If you use podman quadlets, you get containers and systemd together as a first class citizen, in a config that is easily portable to kubernetes if you need more complex features.

sovietmudkipz 4 days ago | parent [-]

O.O this may be the feature that gets me into podman over docker.

asmor 4 days ago | parent | next [-]

They're very cool. I actually combine them with Nix. Because why not.

https://github.com/SEIAROTg/quadlet-nix

esseph 4 days ago | parent | prev [-]

The shift from docker to podman was originally quite painful at first, but it's much better, very usable, and quite stable now.

Still, I can see the draw for independent devs to use docker compose. Teams and orgs though makes sense to use podman and systemd for the smaller stuff or dev, and then literally export the config as a kubernetes yaml.

ziml77 3 days ago | parent [-]

How is podman managed in larger environments? It's designed around running rootless, but it seemed like the nature of that is there wasn't a proper way to centrally manage the containers even on just a single machine. Like even seeing the logs required using machinectl to get a shell as the user who owns the service (sudo/su do not retain the necessary environment variables for journalctl to work).
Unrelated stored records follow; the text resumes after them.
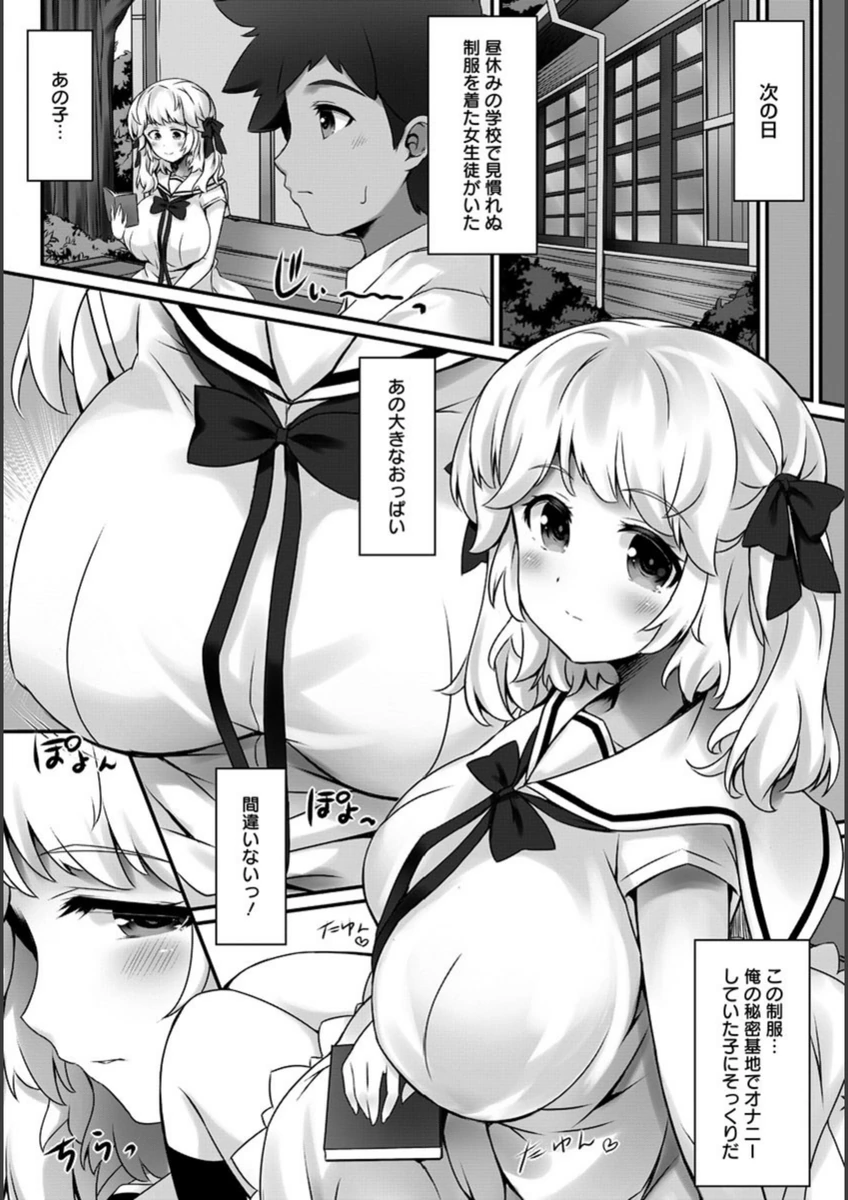 試し読み 4枚目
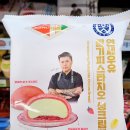 cu 연세우유 딸기 피쵸빵 맛폴리 딸기 피스타치오 생크림빵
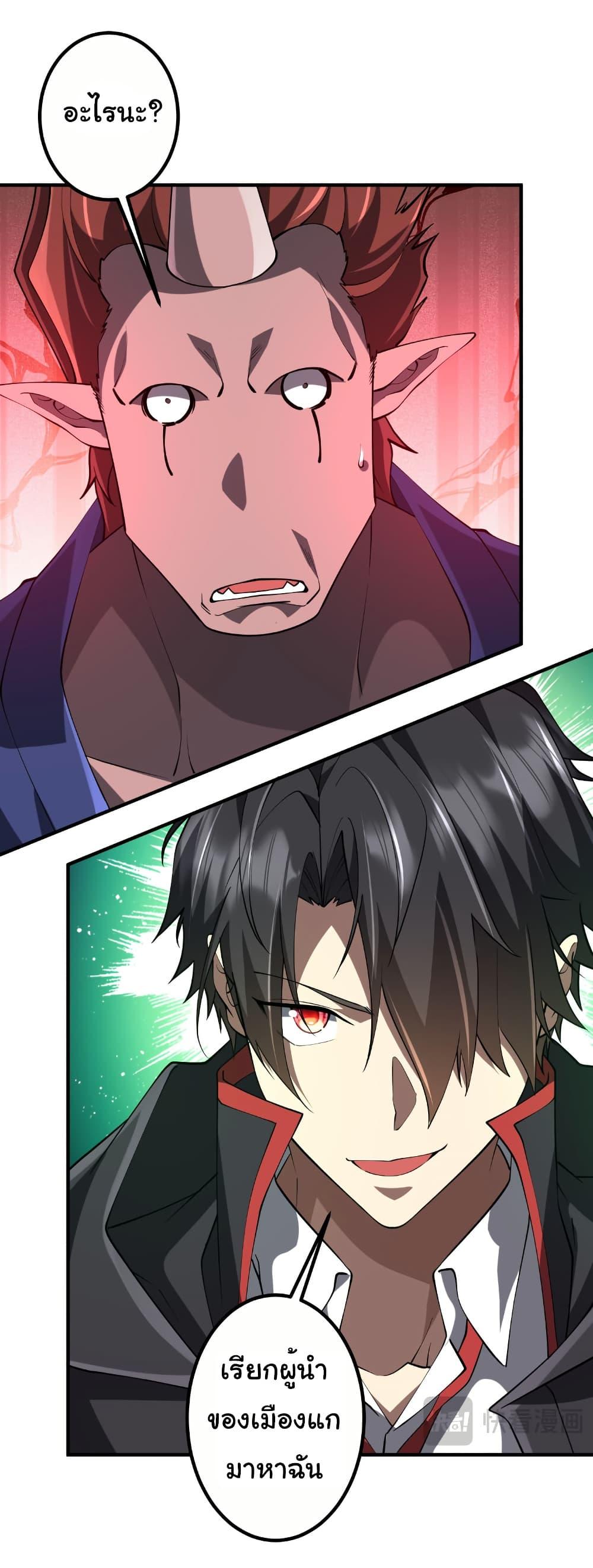 Manga-lc-com อ่านมังงะ อ่านการ์ตูน ออนไลน์ ฟรี Start with Trillions of Coins ตอนที่ 1 2 3 4 5 6 7 8 9 10 11 12 13 14 ฟรี ไม่มีโฆษณา Manga-lc - อ่าน มังงะ อ่าน การ์ตูน ออนไลน์ อ่านมังงะ ฟรี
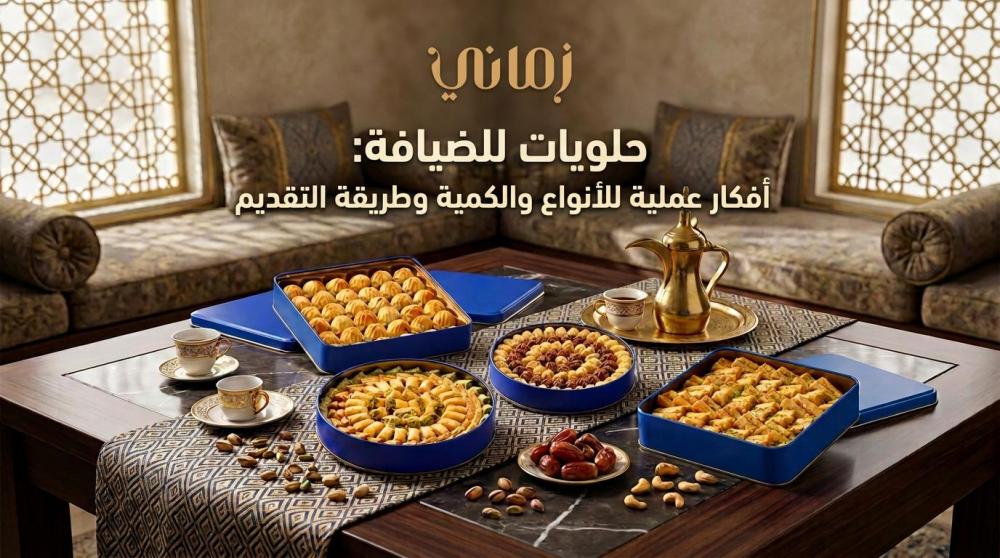 افكار حلويات للضيافة: أفكار عملية للأنواع والكمية وطريقة التقديم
Trying to get the logs as root seems to let you filter down to the user (rather than service) level at best.

Meanwhile, with Docker (or the not recommended rootful podman), you can have centralized management of multiple machines with a tool like Portainer.

I like the idea of podman, but this has been a head-scratcher for me.

esseph 2 days ago | parent [-]

The way you manage podman in large environments is called Kubernetes :)

podman is really only suitable for a single node, but they may have added things I have missed.